The former two cards are both classified as white by our logistic regression model, but the third is also predicted to be white, when it was actually a blue card. This doesn’t mean the model is necessarily wrong; its simply identifying what the color of the card should be. This is what I mean by accuracy being a misleading metric: the model can be right even when it’s wrong.

This does make model evaluation confusing, and may require a more qualitative approach. Instead of looking at accuracy, it makes more sense to look at the coefficients - how the model weighs the different features when deciding what color a card should be. Take a look at the coefficients from red:

We can compare what our model sees to this article about the mechanical color pie: haste, drawing and discard, and menace are all mechanics heavily connected to red.

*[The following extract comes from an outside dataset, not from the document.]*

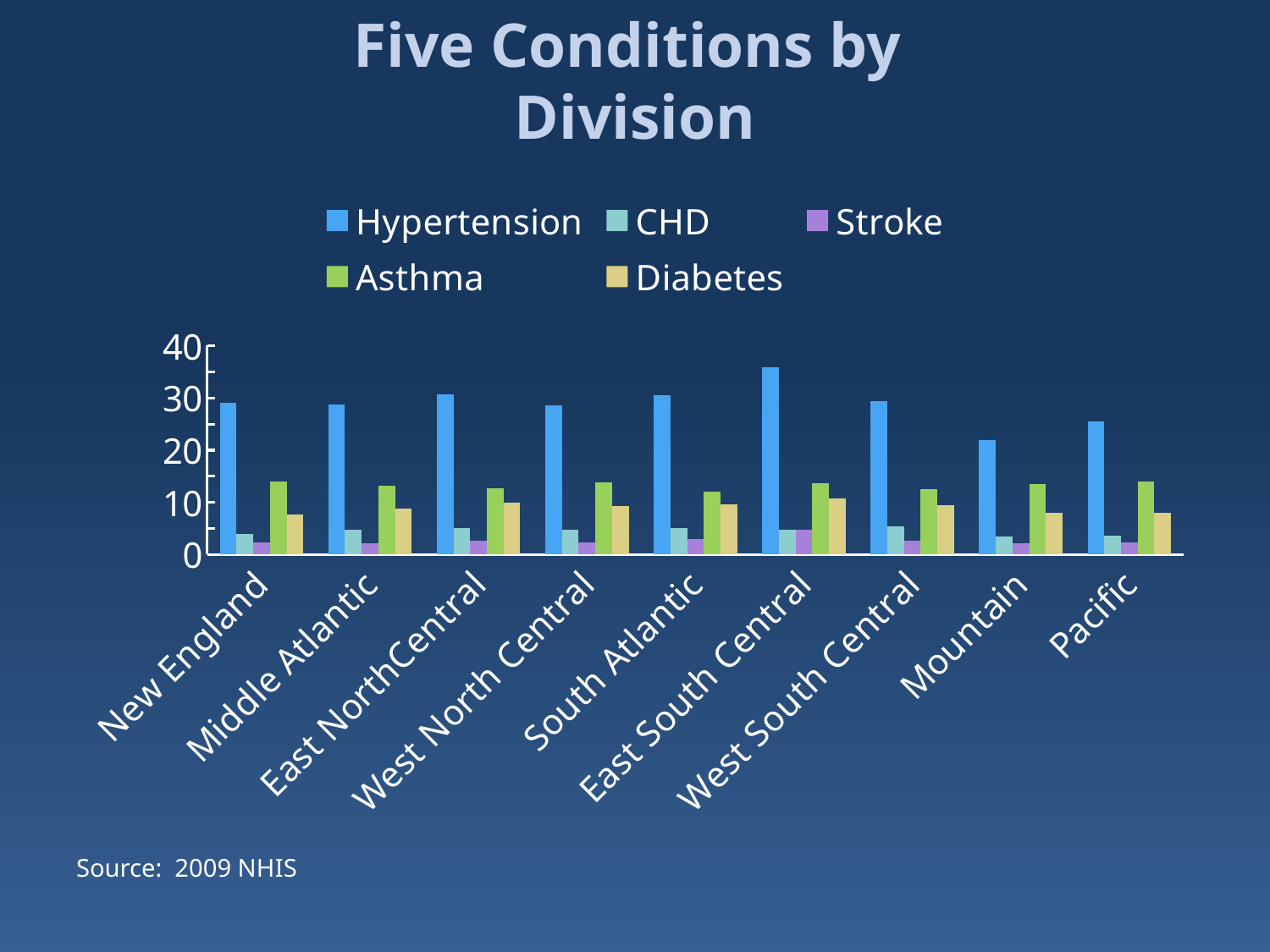
Is the Asthma value for Pacific greater or less than 10? greater Is the Hypertension value for East South Central greater or less than 30? greater How many divisions are shown on the x axis? 9 Which division has the highest Hypertension value? East South Central How many series does the legend list? 5 Which is larger, the Hypertension value for East South Central or for Mountain? East South Central Which division has the lowest Hypertension value? Mountain Is the Stroke value for New England greater or less than 10? less What is the title of the chart? Five Conditions by Division In New England, which is larger, the Asthma value or the Diabetes value? Asthma What kind of chart is shown on the slide? bar chart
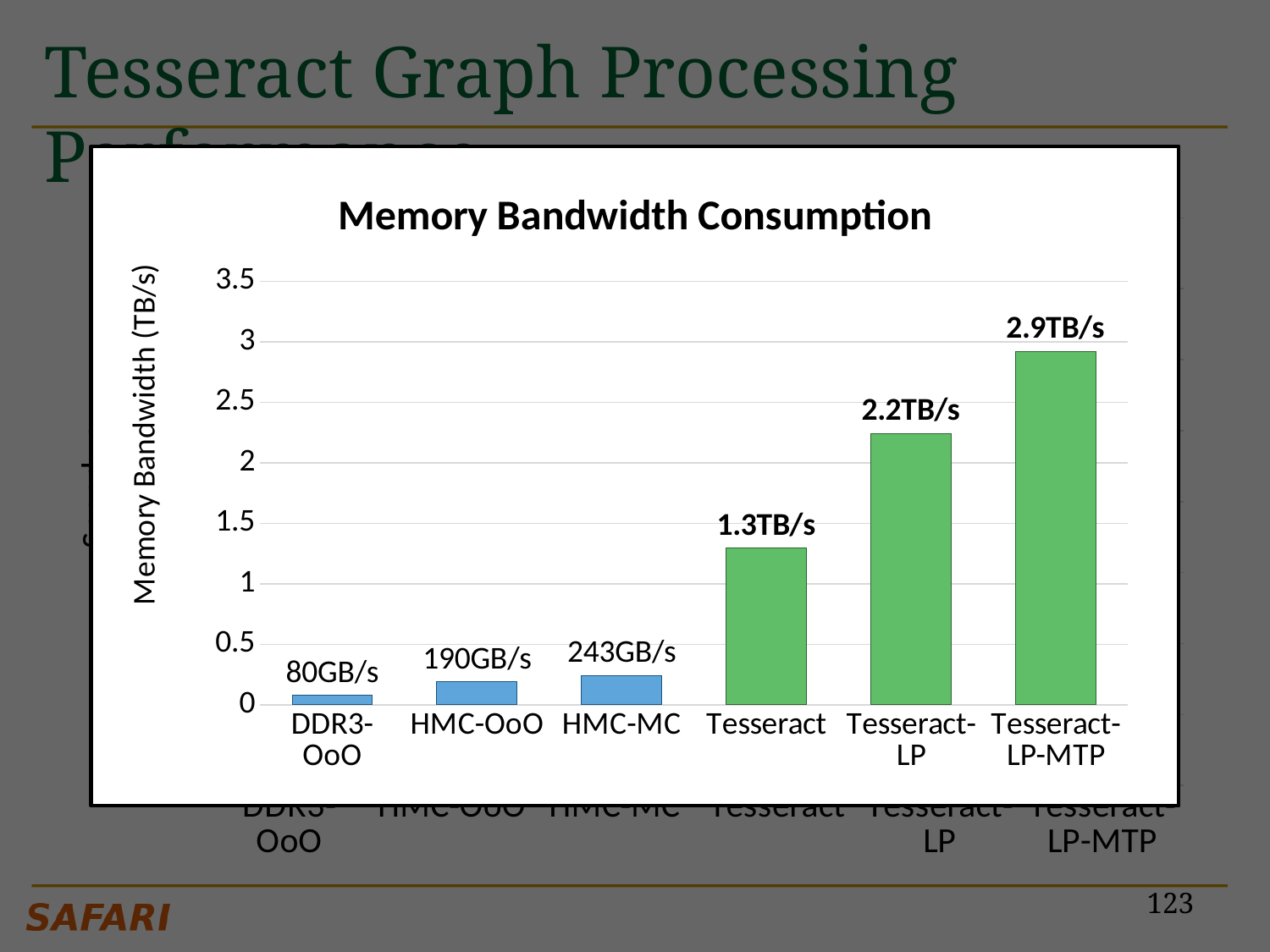
What kind of chart is used to show Memory Bandwidth Consumption? Bar chart What is the memory bandwidth consumption for Tesseract-LP? 2.2TB/s What is the difference in memory bandwidth consumption between HMC-MC and HMC-OoO? 53GB/s What is the difference in memory bandwidth consumption between Tesseract-LP-MTP and Tesseract-LP? 0.7TB/s What is the memory bandwidth consumption for DDR3-OoO? 80GB/s Is the memory bandwidth value for Tesseract-LP greater or less than 2 TB/s? greater How many configurations are shown on the x axis of the chart? 6 Which configuration has the highest memory bandwidth consumption? Tesseract-LP-MTP What is the memory bandwidth consumption for HMC-MC? 243GB/s Which configuration has the lowest memory bandwidth consumption? DDR3-OoO What is the memory bandwidth consumption for Tesseract-LP-MTP? 2.9TB/s Which has higher memory bandwidth consumption, HMC-OoO or Tesseract? Tesseract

Another key observation is that the most common misclassification for each colour is one of its ally colours. Every colour in MTG has 2 ally colours, and colours will often share mechanics with their ally colour. These misclassifications are a good indicator that the model is picking up on this.

For example:

  • Green cards are most often mistaken for White cards. (Common mechanic: gaining life)
  • Black cards are most often mistaken for Red cards. (Common mechanic: menace)
  • White cards are most often mistaken for Blue cards. (Common mechanic: flying)

Results

I now have a classification model that performs at roughly 80% accuracy that can classify a card provided it’s name, text, and other aforementioned features. From this model, we can obtain a list of coefficients and how they positive or negatively impact the probability of a card being a certain colour. In terms of potential business value added:

  • Card designers can run future cards through the model and check whether or not it was designed ‘appropriately’ (If the card is red but the model thinks its white, something might be wrong there.)
  • Card designers may also want to go in the opposite direction and make an innovative card that model will almost certain misclassify. They can look at the most negative coefficients from each class (maybe goblins have never been blue before) and explore designing unique cards in that design space.
  • Instead of predicting the colour identity, this project could be inverted using more advanced model to see if it is possible to train an AI to make custom magic cards. (In this case, name + text are the dependant variables). On a broader scale, this project aims to showcase how natural language processing can be used to ensure consistency between a new product of one category and older products of that same category.

A massive shoutout to Brian Yee’s own color classifier project, which can you find documented in this repository.